Integration In multidimensional domain

**pollo** · October 17th 2008, 01:50 AM

How to resolve?:

$\int_{X} \exp{ \left( -\frac{X^{T}QX}{2} \right)}\left( -\frac{X^{T}QX}{2} \right)dX$

where $X$ is a vector $[x_{1},...,x_{n}]^T$ and $Q$ a n*n matrix. The integral should be calculated over $\mathbb{R}^n$ ..

In analogy with the 1dimensional case, I supposed to consider the argument as a sort of $Qx^2$ , and resolve the integral by parts , dividing the last term and trying to obtain the derivate of the term $\left( -\frac{X^{T}QX}{2} \right)$ .
But I am not shure how to proceed in the multidimensional domain. Is my thought valid? Someone can help me?
Thanks
Pollo

**Laurent** · October 17th 2008, 05:54 AM

To simplify the question (and reduce to a more classical one), you could consider diagonalizing $Q$ .

This is not always possible, but for every $X$ , $X^TQ X=X^T\frac{Q+Q^T}{2}X$ , hence you can replace $Q$ by $A=\frac{Q+Q^T}{2}$ , which is real and symmetric. As a consequence, $A$ diagonalizes in an orthonormal basis. Let $\lambda_1,\ldots,\lambda_n$ be its eigenvalues. Changing from one orthonormal basis to another doesn't change the volume (this is a rotation, perhaps plus a symmetry, anyway it is an orthogonal transformation), hence your integral becomes, using this change of basis:
$\int \frac{1}{2}\left(\sum_{i=1}^n \lambda_i x_i^2\right) \exp\left(-\frac{1}{2}\sum_{i=1}^n \lambda_i x_i^2\right) dx_1\cdots dx_n$ .

◆ Dataset entries
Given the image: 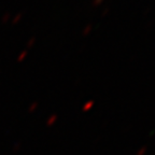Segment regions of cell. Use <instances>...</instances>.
I'll return each instance as SVG.
<instances>
[{
    "mask_svg": "<svg viewBox=\"0 0 155 155\" xmlns=\"http://www.w3.org/2000/svg\"><path fill=\"white\" fill-rule=\"evenodd\" d=\"M147 151H148V148L147 147H142V148H140L139 150H138V152L136 153V155H145V153H147Z\"/></svg>",
    "mask_w": 155,
    "mask_h": 155,
    "instance_id": "6da1fadb",
    "label": "cell"
},
{
    "mask_svg": "<svg viewBox=\"0 0 155 155\" xmlns=\"http://www.w3.org/2000/svg\"><path fill=\"white\" fill-rule=\"evenodd\" d=\"M103 1V0H96V4H100Z\"/></svg>",
    "mask_w": 155,
    "mask_h": 155,
    "instance_id": "7a4b0ae2",
    "label": "cell"
}]
</instances>
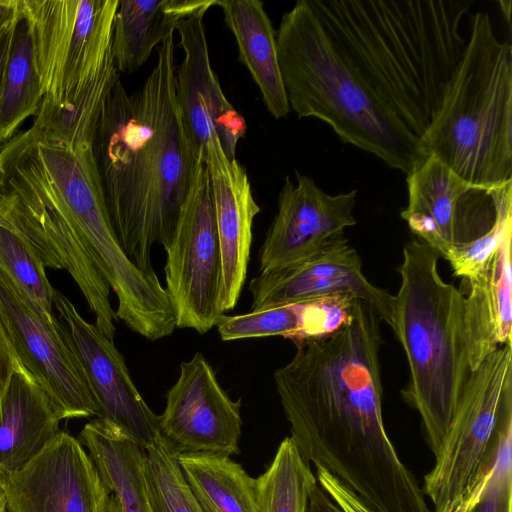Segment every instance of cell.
<instances>
[{"instance_id":"74e56055","label":"cell","mask_w":512,"mask_h":512,"mask_svg":"<svg viewBox=\"0 0 512 512\" xmlns=\"http://www.w3.org/2000/svg\"><path fill=\"white\" fill-rule=\"evenodd\" d=\"M14 22L5 32H3L0 35V84H1L2 73H3V69H4L8 49H9V44H10V40H11V34H12V28H13Z\"/></svg>"},{"instance_id":"52a82bcc","label":"cell","mask_w":512,"mask_h":512,"mask_svg":"<svg viewBox=\"0 0 512 512\" xmlns=\"http://www.w3.org/2000/svg\"><path fill=\"white\" fill-rule=\"evenodd\" d=\"M97 129L51 133L31 126L1 150L6 178L55 211L108 280L132 262L112 227L95 154Z\"/></svg>"},{"instance_id":"8992f818","label":"cell","mask_w":512,"mask_h":512,"mask_svg":"<svg viewBox=\"0 0 512 512\" xmlns=\"http://www.w3.org/2000/svg\"><path fill=\"white\" fill-rule=\"evenodd\" d=\"M420 151L476 186L512 181V47L485 11L470 16L465 50Z\"/></svg>"},{"instance_id":"b9f144b4","label":"cell","mask_w":512,"mask_h":512,"mask_svg":"<svg viewBox=\"0 0 512 512\" xmlns=\"http://www.w3.org/2000/svg\"><path fill=\"white\" fill-rule=\"evenodd\" d=\"M7 512H8V510H7Z\"/></svg>"},{"instance_id":"836d02e7","label":"cell","mask_w":512,"mask_h":512,"mask_svg":"<svg viewBox=\"0 0 512 512\" xmlns=\"http://www.w3.org/2000/svg\"><path fill=\"white\" fill-rule=\"evenodd\" d=\"M319 486L343 512H373L358 496L322 467H315Z\"/></svg>"},{"instance_id":"5bb4252c","label":"cell","mask_w":512,"mask_h":512,"mask_svg":"<svg viewBox=\"0 0 512 512\" xmlns=\"http://www.w3.org/2000/svg\"><path fill=\"white\" fill-rule=\"evenodd\" d=\"M216 4L213 0L176 27L184 54L175 74L176 101L185 148L194 167L205 164L206 146L214 133L225 154L236 158L237 145L247 130L244 117L226 98L211 66L204 17Z\"/></svg>"},{"instance_id":"9c48e42d","label":"cell","mask_w":512,"mask_h":512,"mask_svg":"<svg viewBox=\"0 0 512 512\" xmlns=\"http://www.w3.org/2000/svg\"><path fill=\"white\" fill-rule=\"evenodd\" d=\"M119 0H20L28 22L43 103L74 102L113 60Z\"/></svg>"},{"instance_id":"1f68e13d","label":"cell","mask_w":512,"mask_h":512,"mask_svg":"<svg viewBox=\"0 0 512 512\" xmlns=\"http://www.w3.org/2000/svg\"><path fill=\"white\" fill-rule=\"evenodd\" d=\"M358 299L350 293L338 292L301 302L303 323L295 345L327 338L345 328Z\"/></svg>"},{"instance_id":"ffe728a7","label":"cell","mask_w":512,"mask_h":512,"mask_svg":"<svg viewBox=\"0 0 512 512\" xmlns=\"http://www.w3.org/2000/svg\"><path fill=\"white\" fill-rule=\"evenodd\" d=\"M511 238L509 234L485 270L468 282L464 328L471 371L496 349L511 344Z\"/></svg>"},{"instance_id":"603a6c76","label":"cell","mask_w":512,"mask_h":512,"mask_svg":"<svg viewBox=\"0 0 512 512\" xmlns=\"http://www.w3.org/2000/svg\"><path fill=\"white\" fill-rule=\"evenodd\" d=\"M109 492L107 512H152L144 477V449L119 430L95 418L77 438Z\"/></svg>"},{"instance_id":"d590c367","label":"cell","mask_w":512,"mask_h":512,"mask_svg":"<svg viewBox=\"0 0 512 512\" xmlns=\"http://www.w3.org/2000/svg\"><path fill=\"white\" fill-rule=\"evenodd\" d=\"M307 512H343L331 497L316 484L310 494Z\"/></svg>"},{"instance_id":"ac0fdd59","label":"cell","mask_w":512,"mask_h":512,"mask_svg":"<svg viewBox=\"0 0 512 512\" xmlns=\"http://www.w3.org/2000/svg\"><path fill=\"white\" fill-rule=\"evenodd\" d=\"M295 174L296 182L287 176L279 192L277 213L259 251L261 271L304 259L357 223V190L331 195L311 177Z\"/></svg>"},{"instance_id":"f1b7e54d","label":"cell","mask_w":512,"mask_h":512,"mask_svg":"<svg viewBox=\"0 0 512 512\" xmlns=\"http://www.w3.org/2000/svg\"><path fill=\"white\" fill-rule=\"evenodd\" d=\"M161 435L144 450V477L152 512H203L178 455Z\"/></svg>"},{"instance_id":"83f0119b","label":"cell","mask_w":512,"mask_h":512,"mask_svg":"<svg viewBox=\"0 0 512 512\" xmlns=\"http://www.w3.org/2000/svg\"><path fill=\"white\" fill-rule=\"evenodd\" d=\"M315 472L291 437L282 440L269 467L254 478L258 512H307Z\"/></svg>"},{"instance_id":"f546056e","label":"cell","mask_w":512,"mask_h":512,"mask_svg":"<svg viewBox=\"0 0 512 512\" xmlns=\"http://www.w3.org/2000/svg\"><path fill=\"white\" fill-rule=\"evenodd\" d=\"M496 215L491 227L479 237L452 247L444 258L456 277L476 279L491 261L504 239L512 234V181L494 189Z\"/></svg>"},{"instance_id":"30bf717a","label":"cell","mask_w":512,"mask_h":512,"mask_svg":"<svg viewBox=\"0 0 512 512\" xmlns=\"http://www.w3.org/2000/svg\"><path fill=\"white\" fill-rule=\"evenodd\" d=\"M164 249L165 290L176 327L205 334L223 315L221 253L205 164L194 169L172 239Z\"/></svg>"},{"instance_id":"cb8c5ba5","label":"cell","mask_w":512,"mask_h":512,"mask_svg":"<svg viewBox=\"0 0 512 512\" xmlns=\"http://www.w3.org/2000/svg\"><path fill=\"white\" fill-rule=\"evenodd\" d=\"M213 0H119L112 56L119 73H135L178 23Z\"/></svg>"},{"instance_id":"9a60e30c","label":"cell","mask_w":512,"mask_h":512,"mask_svg":"<svg viewBox=\"0 0 512 512\" xmlns=\"http://www.w3.org/2000/svg\"><path fill=\"white\" fill-rule=\"evenodd\" d=\"M8 512H107L109 492L80 441L60 431L20 469L0 473Z\"/></svg>"},{"instance_id":"4dcf8cb0","label":"cell","mask_w":512,"mask_h":512,"mask_svg":"<svg viewBox=\"0 0 512 512\" xmlns=\"http://www.w3.org/2000/svg\"><path fill=\"white\" fill-rule=\"evenodd\" d=\"M302 321V303H294L234 316L223 314L216 327L223 341L282 336L295 343L302 329Z\"/></svg>"},{"instance_id":"3957f363","label":"cell","mask_w":512,"mask_h":512,"mask_svg":"<svg viewBox=\"0 0 512 512\" xmlns=\"http://www.w3.org/2000/svg\"><path fill=\"white\" fill-rule=\"evenodd\" d=\"M324 28L419 141L467 44L469 0H310Z\"/></svg>"},{"instance_id":"ba28073f","label":"cell","mask_w":512,"mask_h":512,"mask_svg":"<svg viewBox=\"0 0 512 512\" xmlns=\"http://www.w3.org/2000/svg\"><path fill=\"white\" fill-rule=\"evenodd\" d=\"M512 346L472 370L432 470L424 477L433 512H458L484 480L512 433Z\"/></svg>"},{"instance_id":"e575fe53","label":"cell","mask_w":512,"mask_h":512,"mask_svg":"<svg viewBox=\"0 0 512 512\" xmlns=\"http://www.w3.org/2000/svg\"><path fill=\"white\" fill-rule=\"evenodd\" d=\"M19 363L18 355L0 323V412L11 378Z\"/></svg>"},{"instance_id":"484cf974","label":"cell","mask_w":512,"mask_h":512,"mask_svg":"<svg viewBox=\"0 0 512 512\" xmlns=\"http://www.w3.org/2000/svg\"><path fill=\"white\" fill-rule=\"evenodd\" d=\"M43 98L29 25L20 8L0 84V143L12 139L27 118L38 114Z\"/></svg>"},{"instance_id":"8d00e7d4","label":"cell","mask_w":512,"mask_h":512,"mask_svg":"<svg viewBox=\"0 0 512 512\" xmlns=\"http://www.w3.org/2000/svg\"><path fill=\"white\" fill-rule=\"evenodd\" d=\"M20 11V0H0V35L16 20Z\"/></svg>"},{"instance_id":"e0dca14e","label":"cell","mask_w":512,"mask_h":512,"mask_svg":"<svg viewBox=\"0 0 512 512\" xmlns=\"http://www.w3.org/2000/svg\"><path fill=\"white\" fill-rule=\"evenodd\" d=\"M249 291L252 310L350 293L372 305L381 320L392 326L393 295L366 278L361 258L344 234L304 259L261 271L251 280Z\"/></svg>"},{"instance_id":"7c38bea8","label":"cell","mask_w":512,"mask_h":512,"mask_svg":"<svg viewBox=\"0 0 512 512\" xmlns=\"http://www.w3.org/2000/svg\"><path fill=\"white\" fill-rule=\"evenodd\" d=\"M53 307L59 328L77 355L97 407L96 417L144 450L160 436L158 416L135 386L114 341L86 321L68 297L57 290Z\"/></svg>"},{"instance_id":"277c9868","label":"cell","mask_w":512,"mask_h":512,"mask_svg":"<svg viewBox=\"0 0 512 512\" xmlns=\"http://www.w3.org/2000/svg\"><path fill=\"white\" fill-rule=\"evenodd\" d=\"M276 41L288 103L298 118L325 122L344 143L406 175L424 159L419 141L324 28L310 0L282 15Z\"/></svg>"},{"instance_id":"8fae6325","label":"cell","mask_w":512,"mask_h":512,"mask_svg":"<svg viewBox=\"0 0 512 512\" xmlns=\"http://www.w3.org/2000/svg\"><path fill=\"white\" fill-rule=\"evenodd\" d=\"M0 323L21 363L63 419L97 415L80 361L59 328L44 321L0 270Z\"/></svg>"},{"instance_id":"60d3db41","label":"cell","mask_w":512,"mask_h":512,"mask_svg":"<svg viewBox=\"0 0 512 512\" xmlns=\"http://www.w3.org/2000/svg\"><path fill=\"white\" fill-rule=\"evenodd\" d=\"M0 512H7V499L3 489L0 486Z\"/></svg>"},{"instance_id":"d4e9b609","label":"cell","mask_w":512,"mask_h":512,"mask_svg":"<svg viewBox=\"0 0 512 512\" xmlns=\"http://www.w3.org/2000/svg\"><path fill=\"white\" fill-rule=\"evenodd\" d=\"M45 268L14 193L3 187L0 190V270L16 285L36 313L54 325L55 289Z\"/></svg>"},{"instance_id":"d6986e66","label":"cell","mask_w":512,"mask_h":512,"mask_svg":"<svg viewBox=\"0 0 512 512\" xmlns=\"http://www.w3.org/2000/svg\"><path fill=\"white\" fill-rule=\"evenodd\" d=\"M206 162L221 253L219 308L232 310L246 280L253 222L260 212L245 168L229 158L214 133L206 146Z\"/></svg>"},{"instance_id":"d6a6232c","label":"cell","mask_w":512,"mask_h":512,"mask_svg":"<svg viewBox=\"0 0 512 512\" xmlns=\"http://www.w3.org/2000/svg\"><path fill=\"white\" fill-rule=\"evenodd\" d=\"M512 433L501 444L484 480L458 512H512Z\"/></svg>"},{"instance_id":"6da1fadb","label":"cell","mask_w":512,"mask_h":512,"mask_svg":"<svg viewBox=\"0 0 512 512\" xmlns=\"http://www.w3.org/2000/svg\"><path fill=\"white\" fill-rule=\"evenodd\" d=\"M380 316L358 299L350 323L297 346L273 377L291 438L373 512H432L382 415Z\"/></svg>"},{"instance_id":"2e32d148","label":"cell","mask_w":512,"mask_h":512,"mask_svg":"<svg viewBox=\"0 0 512 512\" xmlns=\"http://www.w3.org/2000/svg\"><path fill=\"white\" fill-rule=\"evenodd\" d=\"M241 399L232 400L201 353L180 364L158 416L160 435L180 454L239 453Z\"/></svg>"},{"instance_id":"7402d4cb","label":"cell","mask_w":512,"mask_h":512,"mask_svg":"<svg viewBox=\"0 0 512 512\" xmlns=\"http://www.w3.org/2000/svg\"><path fill=\"white\" fill-rule=\"evenodd\" d=\"M233 34L239 60L258 86L268 112L286 117L290 110L278 59L276 31L259 0H217Z\"/></svg>"},{"instance_id":"5b68a950","label":"cell","mask_w":512,"mask_h":512,"mask_svg":"<svg viewBox=\"0 0 512 512\" xmlns=\"http://www.w3.org/2000/svg\"><path fill=\"white\" fill-rule=\"evenodd\" d=\"M441 254L421 239L403 247L393 295L392 330L407 359L401 394L421 418L427 443L439 452L471 373L464 328V294L443 280Z\"/></svg>"},{"instance_id":"4316f807","label":"cell","mask_w":512,"mask_h":512,"mask_svg":"<svg viewBox=\"0 0 512 512\" xmlns=\"http://www.w3.org/2000/svg\"><path fill=\"white\" fill-rule=\"evenodd\" d=\"M183 474L203 512H258L254 478L226 455H178Z\"/></svg>"},{"instance_id":"44dd1931","label":"cell","mask_w":512,"mask_h":512,"mask_svg":"<svg viewBox=\"0 0 512 512\" xmlns=\"http://www.w3.org/2000/svg\"><path fill=\"white\" fill-rule=\"evenodd\" d=\"M60 421L46 393L20 361L0 412V473L28 463L60 432Z\"/></svg>"},{"instance_id":"f35d334b","label":"cell","mask_w":512,"mask_h":512,"mask_svg":"<svg viewBox=\"0 0 512 512\" xmlns=\"http://www.w3.org/2000/svg\"><path fill=\"white\" fill-rule=\"evenodd\" d=\"M500 5V9L506 19L507 24L510 26L511 24V1L510 0H501L498 2Z\"/></svg>"},{"instance_id":"7a4b0ae2","label":"cell","mask_w":512,"mask_h":512,"mask_svg":"<svg viewBox=\"0 0 512 512\" xmlns=\"http://www.w3.org/2000/svg\"><path fill=\"white\" fill-rule=\"evenodd\" d=\"M174 34L140 89L120 79L101 113L95 154L109 218L128 258L154 272V243L172 239L196 167L187 154L176 101Z\"/></svg>"},{"instance_id":"ab89813d","label":"cell","mask_w":512,"mask_h":512,"mask_svg":"<svg viewBox=\"0 0 512 512\" xmlns=\"http://www.w3.org/2000/svg\"><path fill=\"white\" fill-rule=\"evenodd\" d=\"M6 181V172L2 160L1 150H0V190L4 187Z\"/></svg>"},{"instance_id":"4fadbf2b","label":"cell","mask_w":512,"mask_h":512,"mask_svg":"<svg viewBox=\"0 0 512 512\" xmlns=\"http://www.w3.org/2000/svg\"><path fill=\"white\" fill-rule=\"evenodd\" d=\"M410 231L444 256L455 245L485 233L496 215L494 189L473 185L433 155L406 175Z\"/></svg>"}]
</instances>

◆ What to do
1 > Decide whether each of the following statements agrees with the integration thread, answering yes or no and quoting the words of the thread that settle it: (a) Laurent says that Q can always be diagonalized. (b) Laurent says that changing from one orthonormal basis to another leaves the volume unchanged. (c) pollo proposes solving the integral by parts.
2 > According to Laurent in the integration thread, what kind of basis does A diagonalize in?

◆ Answers for the tasks
1 >
(a) No: "This is not always possible"
(b) Yes: "Changing from one orthonormal basis to another doesn't change the volume"
(c) Yes: "resolve the integral by parts"

2 > An orthonormal basis.